In my previous post, I talked about some of the issues I saw with the idea of doing away with operations teams and merging their responsibilities into the development team's tasks [as practised at companies like Amazon]. Justin Rudd, who is a developer at Amazon, posts his first-hand perspective of this practice in his blog post entitled Expanding on the Pain where he writes
Since I am a current employee of Amazon in the software development area, I probably shouldn’t be saying this, but…
...
First a few clarifications - there is no dedicated operations team
for Amazon as a whole that is correct. But each team is allowed to
staff as they see fit. There are teams within Amazon that have support
teams that do handle quite a bit of the day to day load. And their
systems tend to be more “smooth” because this is what that team does -
keep the system up and running and automate keeping the system up and
running so they can sleep at night.
There are also teams dedicated to networking, box failures, etc.
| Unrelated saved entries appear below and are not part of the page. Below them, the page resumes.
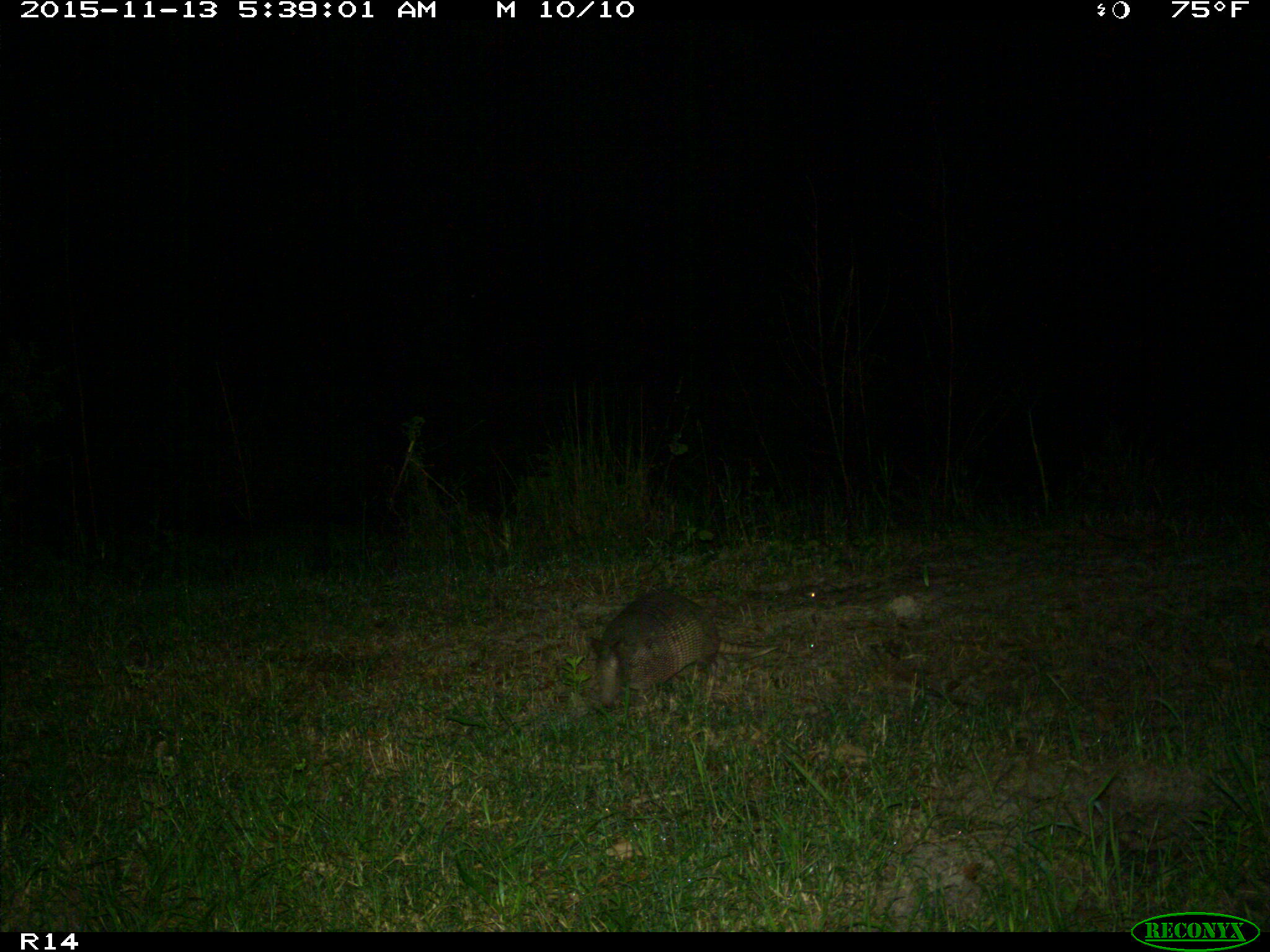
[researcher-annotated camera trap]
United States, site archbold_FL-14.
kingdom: Animalia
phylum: Chordata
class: Mammalia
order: Cingulata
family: Dasypodidae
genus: Dasypus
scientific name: Dasypus novemcinctus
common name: nine-banded armadillo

So
don’t think that developers have to figure out networking issues all
the time (although there are sometimes where networking doesn’t see a
problem but it is affecting a service).
Now for those teams that do not have a support team (and I am on one
of them), at 3 in the morning you tend to do the quickest thing
possible to get the problem rectified. Do you get creative? After
being in bed for 3 hours (if you’re lucky) and having a VP yell at you
on the phone that this issue is THE most important issue there
is or having someone yell at you that they are going to send staff
home, how creative do you think you can be? Let me tell you, not that
creative. You’re going to solve the problem, make the VP happy (or get
the factory staff back to work), and go back to bed with a little post
it note to look for root cause of the problem in the AM.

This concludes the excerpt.